REQUIREMENTS
In the lines below, change each "soldier in white uniform" to "soldier in dress uniform" and write all the lines out again with nothing else altered. Leave the pictures out of your answer.

_ _ _

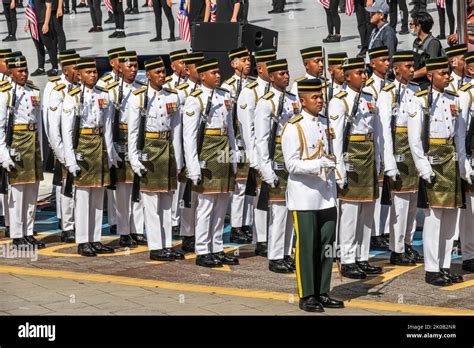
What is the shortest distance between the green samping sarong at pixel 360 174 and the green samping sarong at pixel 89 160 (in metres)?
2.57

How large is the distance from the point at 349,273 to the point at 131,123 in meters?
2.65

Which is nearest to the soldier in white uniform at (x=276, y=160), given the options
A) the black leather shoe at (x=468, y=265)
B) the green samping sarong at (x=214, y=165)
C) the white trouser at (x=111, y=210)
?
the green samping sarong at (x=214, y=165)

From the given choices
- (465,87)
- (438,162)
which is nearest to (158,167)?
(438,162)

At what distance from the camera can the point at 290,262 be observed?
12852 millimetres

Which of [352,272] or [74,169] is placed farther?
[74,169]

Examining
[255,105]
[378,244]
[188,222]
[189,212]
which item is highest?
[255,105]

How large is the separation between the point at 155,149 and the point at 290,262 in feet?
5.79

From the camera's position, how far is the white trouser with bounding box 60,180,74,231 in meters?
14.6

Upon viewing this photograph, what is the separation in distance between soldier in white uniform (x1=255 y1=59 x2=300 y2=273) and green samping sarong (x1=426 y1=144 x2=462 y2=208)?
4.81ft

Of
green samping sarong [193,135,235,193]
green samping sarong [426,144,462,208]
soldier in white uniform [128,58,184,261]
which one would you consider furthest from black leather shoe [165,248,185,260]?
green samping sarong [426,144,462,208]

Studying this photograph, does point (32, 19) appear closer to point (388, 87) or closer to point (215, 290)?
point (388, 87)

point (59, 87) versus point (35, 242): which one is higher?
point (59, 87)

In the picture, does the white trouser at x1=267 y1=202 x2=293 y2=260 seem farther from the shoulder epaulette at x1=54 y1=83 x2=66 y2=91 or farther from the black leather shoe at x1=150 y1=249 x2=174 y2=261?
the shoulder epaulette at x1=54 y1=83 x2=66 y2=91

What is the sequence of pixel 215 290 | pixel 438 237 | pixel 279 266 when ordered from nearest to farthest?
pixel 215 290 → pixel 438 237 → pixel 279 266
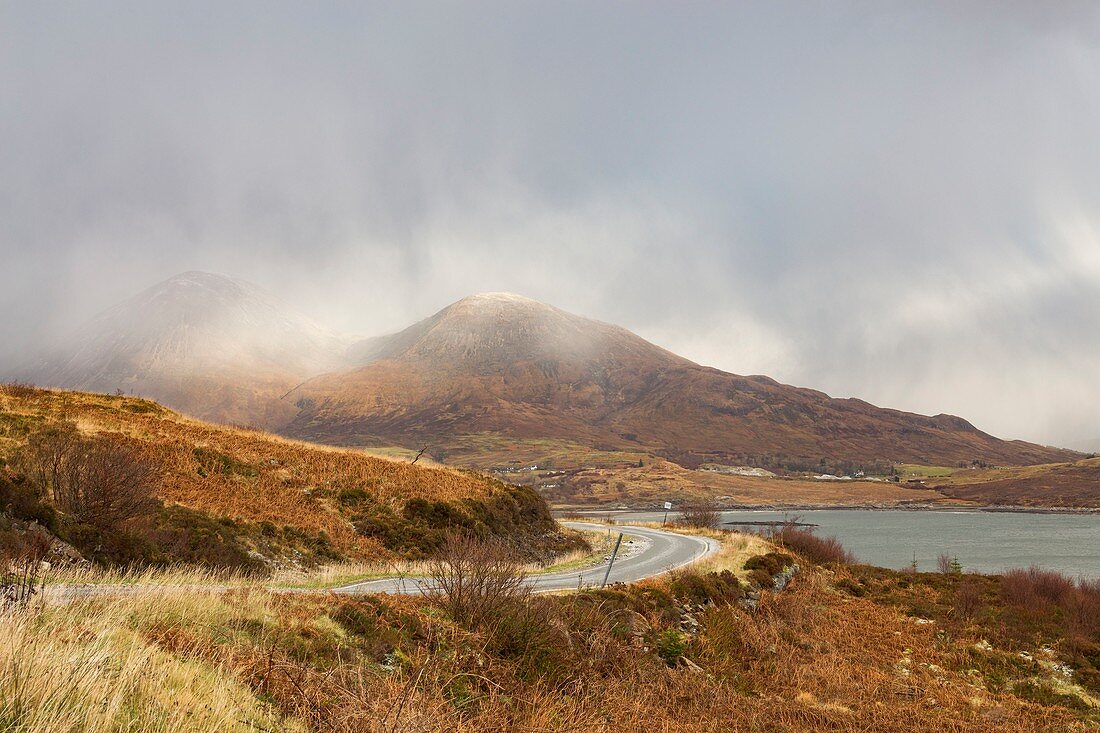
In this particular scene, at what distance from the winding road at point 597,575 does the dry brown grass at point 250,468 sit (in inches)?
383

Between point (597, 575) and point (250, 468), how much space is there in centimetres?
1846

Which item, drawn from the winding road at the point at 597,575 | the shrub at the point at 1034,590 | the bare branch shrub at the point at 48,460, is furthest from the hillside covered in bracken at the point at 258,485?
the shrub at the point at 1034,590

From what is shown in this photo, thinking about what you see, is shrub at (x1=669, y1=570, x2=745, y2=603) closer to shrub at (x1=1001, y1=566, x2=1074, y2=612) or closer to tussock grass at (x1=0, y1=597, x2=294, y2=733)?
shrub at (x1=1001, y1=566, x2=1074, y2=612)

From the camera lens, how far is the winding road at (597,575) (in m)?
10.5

_ _ _

RESULT FOR THIS EXERCISE
What is the shortest distance between the green samping sarong at pixel 360 174 and the green samping sarong at pixel 89 160 (in metres)?
2.57

How large is the distance from the point at 349,273 to the point at 131,123 in meters?
2.65

Which is nearest to the soldier in dress uniform at (x=276, y=160), given the options
A) the black leather shoe at (x=468, y=265)
B) the green samping sarong at (x=214, y=165)
C) the white trouser at (x=111, y=210)
?
the green samping sarong at (x=214, y=165)

From the given choices
- (465,87)
- (438,162)
which is nearest to (158,167)?
(438,162)

At what distance from the camera can the point at 290,262 be observed?
12852 millimetres

Which of [352,272] or [74,169] is placed farther?
[74,169]

Examining
[255,105]
[378,244]
[188,222]
[189,212]
which item is highest?
[255,105]

How large is the separation between the point at 155,149 and the point at 290,262 in feet?
5.79

From the camera's position, how far is the white trouser with bounding box 60,180,74,231 in meters?
14.6

Upon viewing this photograph, what is the separation in distance between soldier in dress uniform (x1=255 y1=59 x2=300 y2=273) and green samping sarong (x1=426 y1=144 x2=462 y2=208)?
4.81ft

Of
green samping sarong [193,135,235,193]
green samping sarong [426,144,462,208]
soldier in dress uniform [128,58,184,261]
which one would you consider furthest from black leather shoe [165,248,185,260]?
green samping sarong [426,144,462,208]

Studying this photograph, does point (32, 19) appear closer to point (388, 87) or closer to point (215, 290)?
point (388, 87)

point (59, 87) versus point (35, 242): which one is higher?
point (59, 87)

In the picture, does the white trouser at x1=267 y1=202 x2=293 y2=260 seem farther from the shoulder epaulette at x1=54 y1=83 x2=66 y2=91 or farther from the black leather shoe at x1=150 y1=249 x2=174 y2=261?
the shoulder epaulette at x1=54 y1=83 x2=66 y2=91

What is the sequence of pixel 215 290 | pixel 438 237 | pixel 279 266 when ordered from nearest to farthest?
pixel 215 290 → pixel 438 237 → pixel 279 266
In this particular scene, at what distance from the winding road at point 597,575 does the dry brown grass at point 250,468 sit (in inches)?
383

Between point (597, 575) and point (250, 468), how much space is there in centimetres?
1846

Which item, drawn from the winding road at the point at 597,575 | the shrub at the point at 1034,590 | the bare branch shrub at the point at 48,460, is furthest from the hillside covered in bracken at the point at 258,485?
the shrub at the point at 1034,590

From what is shown in this photo, thinking about what you see, is shrub at (x1=669, y1=570, x2=745, y2=603) closer to shrub at (x1=1001, y1=566, x2=1074, y2=612) or closer to tussock grass at (x1=0, y1=597, x2=294, y2=733)?
shrub at (x1=1001, y1=566, x2=1074, y2=612)

From the camera lens, how far is the winding road at (597,575) (in m)?
10.5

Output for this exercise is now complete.